Confederacy of Dunces
A weekly roundup of embarrassing behavior

GOP kills pro-life bill
Speaking of dunces in the legislature, Republicans on the Senate Judiciary Committee, after agitating all session for waiting periods and informed consent before abortions, voted to kill legislation to require just that. The problem? If the Democratic bill became law, it would take away a GOP issue in this year’s elections.
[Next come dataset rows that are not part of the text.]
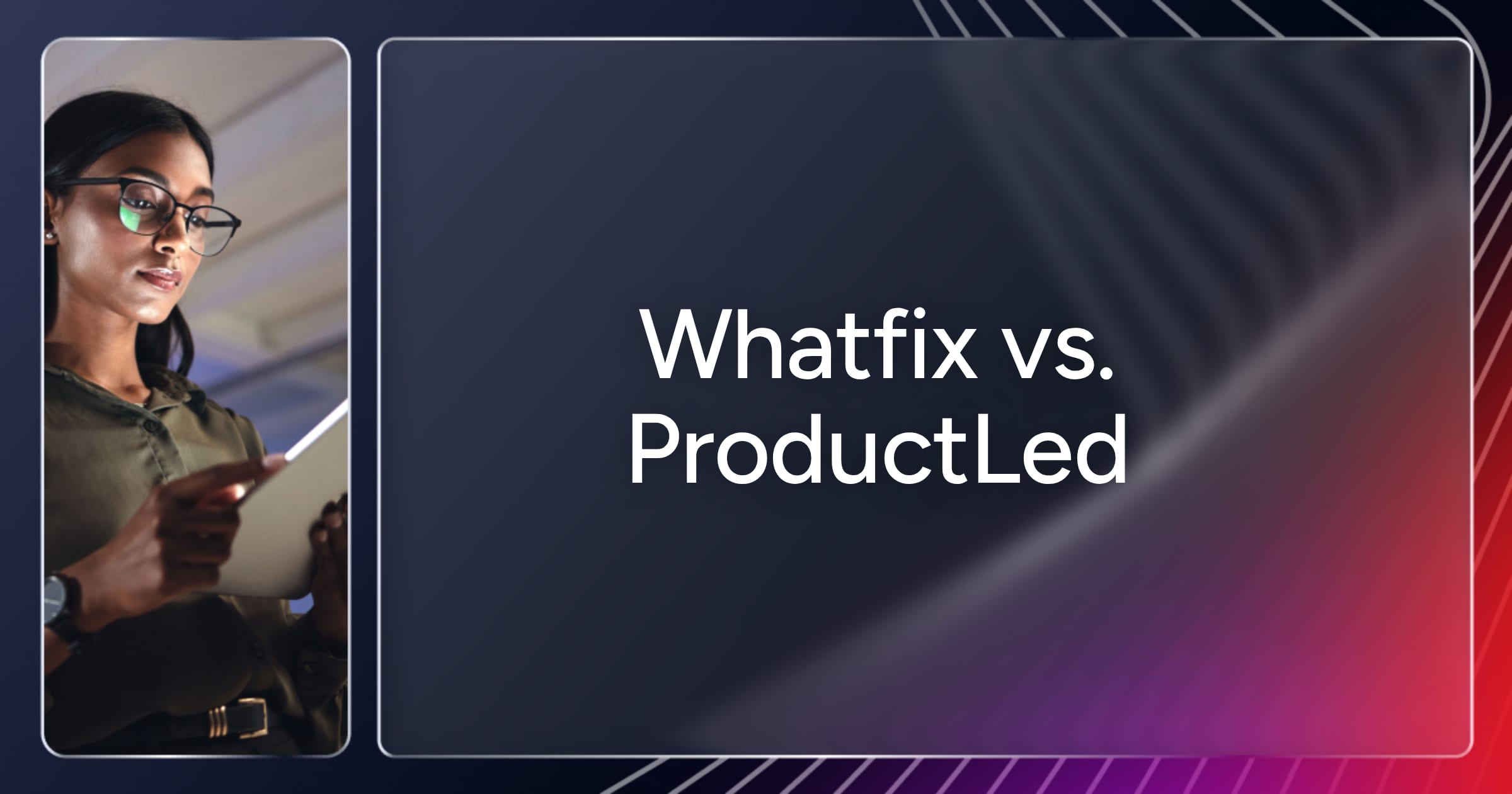 Whatfix vs.
ProductLed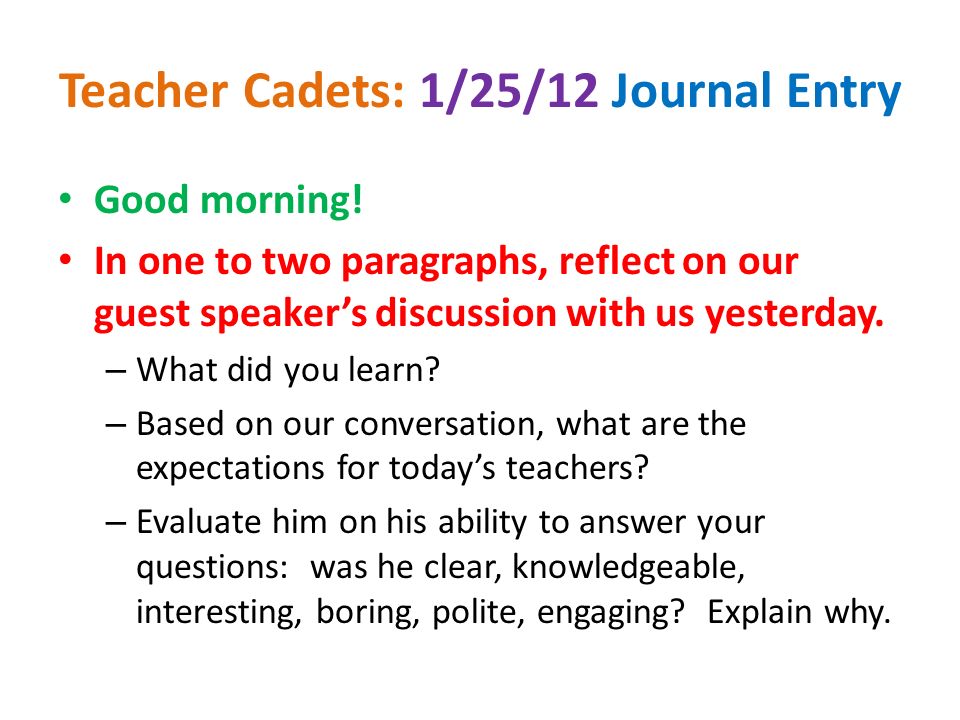 Teacher Cadets: 1/25/12 Journal Entry

• Good morning!
• In one to two paragraphs, reflect on our guest speaker's discussion with us yesterday.
– What did you learn?
– Based on our conversation, what are the expectations for today's teachers?
– Evaluate him on his ability to answer your questions: was he clear, knowledgeable, interesting, boring, polite, engaging? Explain why.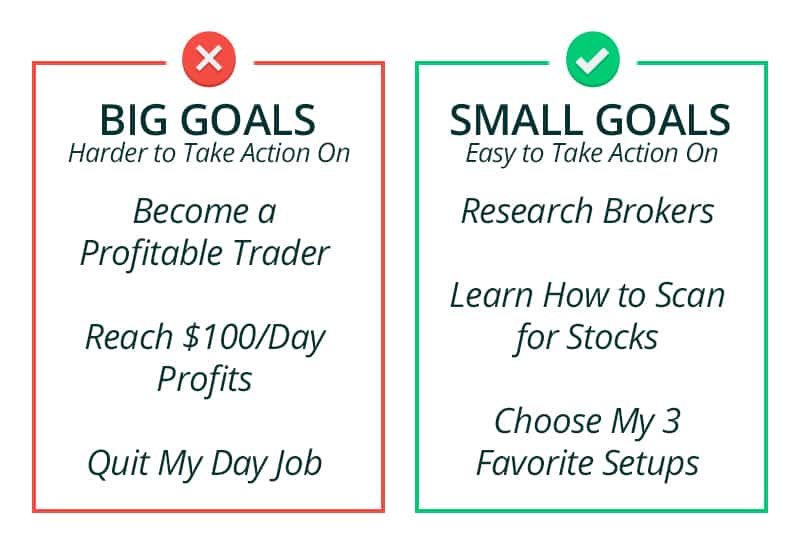 BIG GOALS
Harder to Take Action On

Become a Profitable Trader

Reach \$100/Day Profits

Quit My Day Job

SMALL GOALS
Easy to Take Action On

Research Brokers

Learn How to Scan for Stocks

Choose My 3 Favorite Setups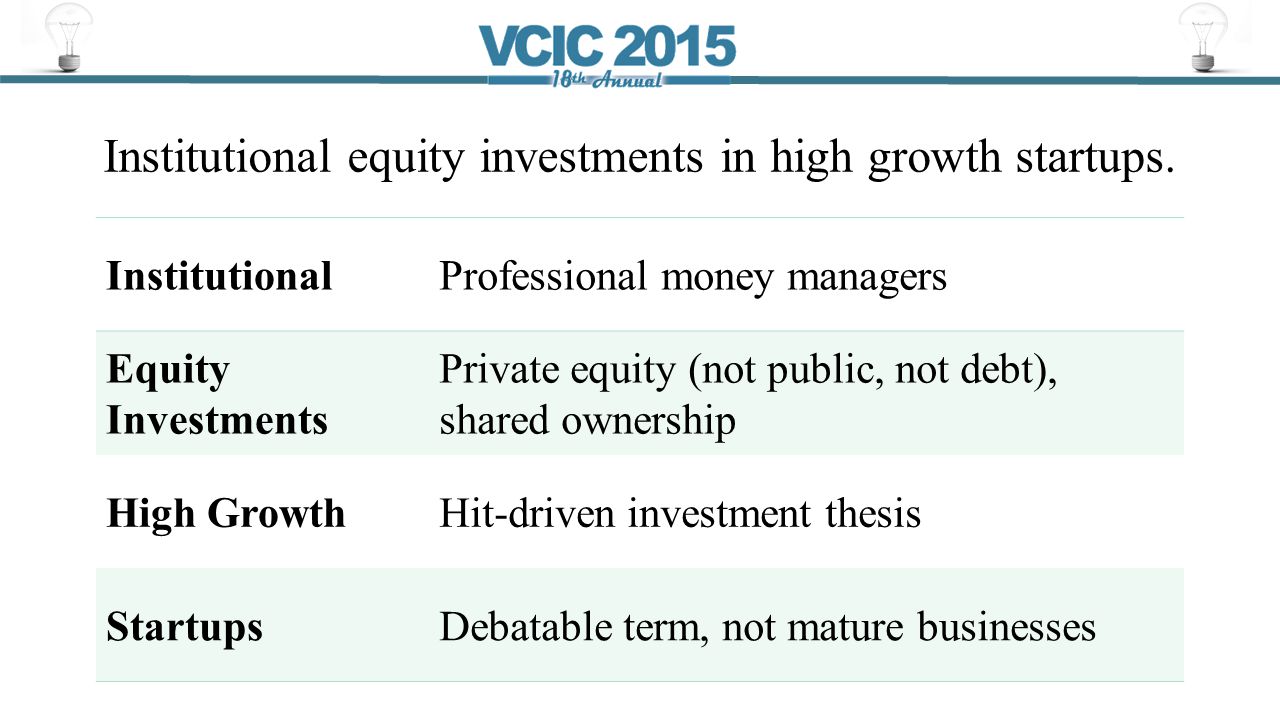 VCIC 2015
18th Annual

Institutional equity investments in high growth startups.

| | |
|---|---|
| **Institutional** | Professional money managers |
| **Equity Investments** | Private equity (not public, not debt), shared ownership |
| **High Growth** | Hit-driven investment thesis |
| **Startups** | Debatable term, not mature businesses |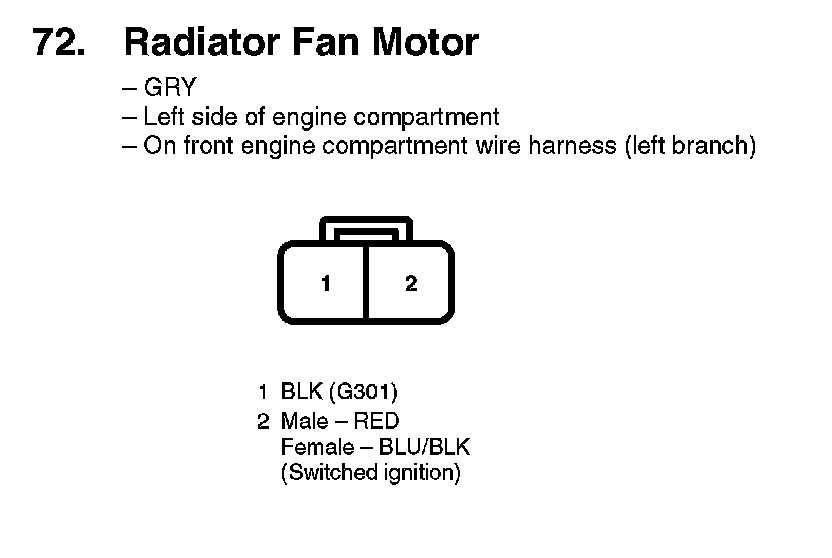 72. Radiator Fan Motor

– GRY
– Left side of engine compartment
– On front engine compartment wire harness (left branch)

1 2

1 BLK (G301)
2 Male – RED
Female – BLU/BLK
(Switched ignition)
Republicans Diane Black, Mark Norris, Mae Beavers, Paul Stanley and Jamie Woodson all voted to send the bill to a summer study committee. Since when do Republicans need to study whether they’re for restricting abortions? “There is nothing wrong with this bill except that it doesn’t fit the political agenda of certain special interest groups in this state,” Senate Democratic Leader Jim Kyle says.

Father doesn’t know best
Next time your kid takes the car without asking, you might want to reconsider before ratting her out to the cops. Upon waking to find his car missing, a Nashville man called police to report that his ungrateful daughter was the culprit. The responding officer warned the 55-year-old man that this was a serious crime and that if he pressed charges, his daughter would face jail time. To that, daddy dearest said, “She’s a grown girl. She knows what she did.”

Later that night, officers found the delinquent daughter, arrested her for car theft and carted her off to jail.
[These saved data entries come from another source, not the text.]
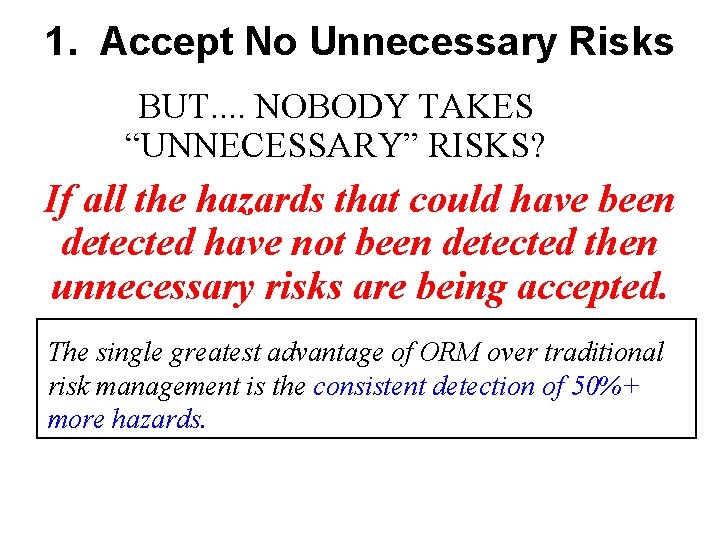 1. Accept No Unnecessary Risks

BUT.... NOBODY TAKES "UNNECESSARY" RISKS?

If all the hazards that could have been detected have not been detected then unnecessary risks are being accepted.

The single greatest advantage of ORM over traditional risk management is the consistent detection of 50%+ more hazards.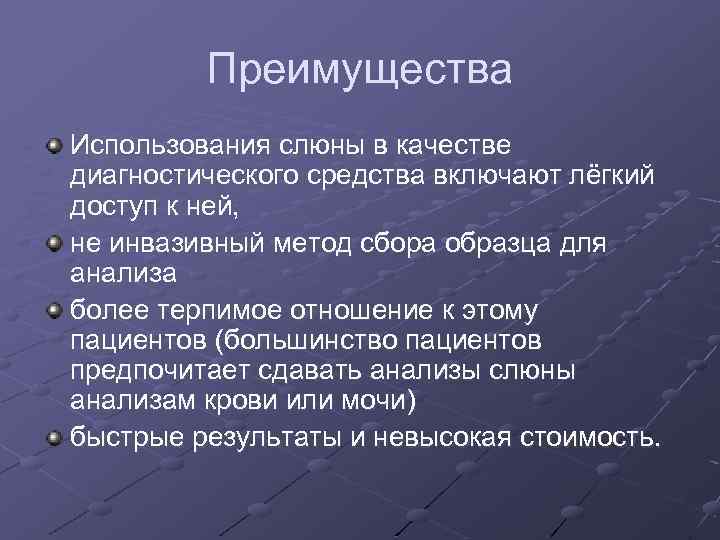 Преимущества

Использования слюны в качестве диагностического средства включают лёгкий доступ к ней,

не инвазивный метод сбора образца для анализа

более терпимое отношение к этому пациентов (большинство пациентов предпочитает сдавать анализы слюны анализам крови или мочи)

быстрые результаты и невысокая стоимость.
Feeling guilty for landing his little girl in the slammer, the father called the District Attorney’s Office a few days later and claimed he had in fact given his daughter permission to use the car. But the authorities weren’t buying it, and instead charged the dad with filing a false report for trying to change his story.

A new sex category
A bill in the legislature that would have made it easier for sex-change recipients to get Tennessee driver’s licenses, passports and other documents died quietly last week thanks to a bizarre amendment by House Republican Leader Jason Mumpower.

Tennessee is the only state in nation with a law preventing sex-change recipients from retroactively revising the sex designation on their birth certificates to correspond with their new gender identity. The law makes it difficult for those who have undergone such surgical changes to get driver’s licenses and other documentation, because obtaining such critical documents invariably requires a birth certificate.

This year, a group of House Democrats sponsored legislation that would have dispensed with this piece of unnecessary moralizing, er, law. The Dems withdrew the bill after Mumpower attached an amendment that would have essentially created a new category of sex.

“A birth certificate can be amended with the designation MTF,” Mumpower tells the Scene, “designating male to female, or FTM designating female to male.”

Asked why Tennessee would need such specificity when no other state or the federal government requires it, Mumpower says, “I’m not a representative in any other state.”